Since reasonable expectation to privacy and thus the right to privacy is derived from the context everything depends on how contexts are understood and analyzed. For Nissenbaum “Contexts are structured social settings characterized by canonical activities, roles, relationships, power structures, norms (or rules), and internal values (goals, ends, purposes)” (132). Contexts can be more or less formalized and institutionalized, they can overlap or be nested within one another. Within any given context, those rules governing the flow of information may be termed “informational norms.” These norms condition expectations about who can gather, transmit, and use information about what in which ways. Whenever claims to protecting privacy are made then the validity of these claims can be ascertained by determining whether or not changes with regard to actors, types of information, modes of transmission etc. have occurred within the context. If this is the case, as it often is with the introduction of new information and communication technologies, then the “integrity” of the context has been violated. Contextual integrity therefore explains why and how privacy rights have been violated and also allows for a differentiated analysis of exactly where the problem has arisen and what can be done to protect informational privacy.

Despite the promising move away from privacy theories based on outmoded rights of access and control, Nissenbaum’s contextual integrity theory raises questions of its own. Any change in informational norms, that is, in actors, information, technologies of transmission, etc. will disappoint some people who can then claim that these innovations violate the integrity of the social context. But technological innovation will also be enthusiastically embraced by others. So which understanding of the integrity of a context is the right one?
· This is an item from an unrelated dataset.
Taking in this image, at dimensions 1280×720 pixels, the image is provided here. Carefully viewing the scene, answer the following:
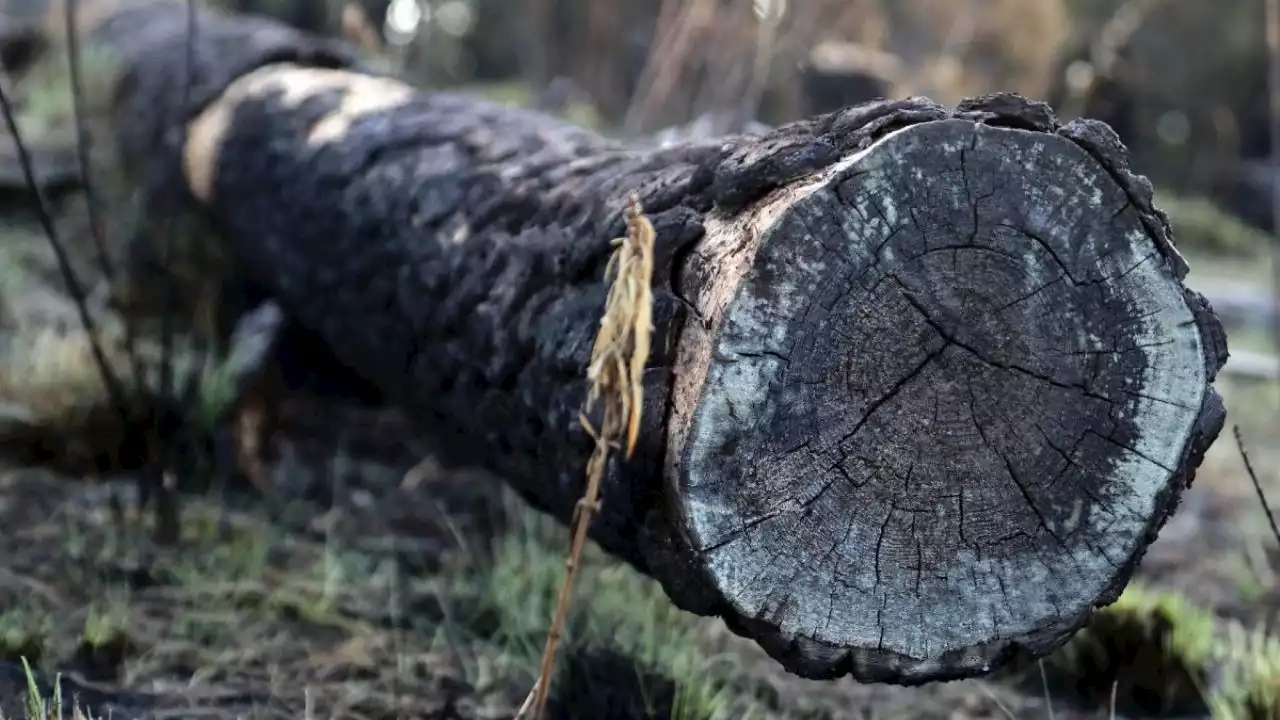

Whose interpretation of any context is valid? Contexts are never fixed, but are always contestable and constantly changing. Appealing to the integrity of a context as a means to determine whether or not privacy has been violated turns out to be begging the question, because no one can definitively say, what the context is and which informational norms are the right ones. Perhaps a more fruitful approach would be to take a step back from context and focus on those norms governing how contexts and informational norms are negotiated, established, maintained, and transformed. A theory of privacy for the digital age might need to go beyond any given social context to find its foundation in the norms of building networks in a global network society.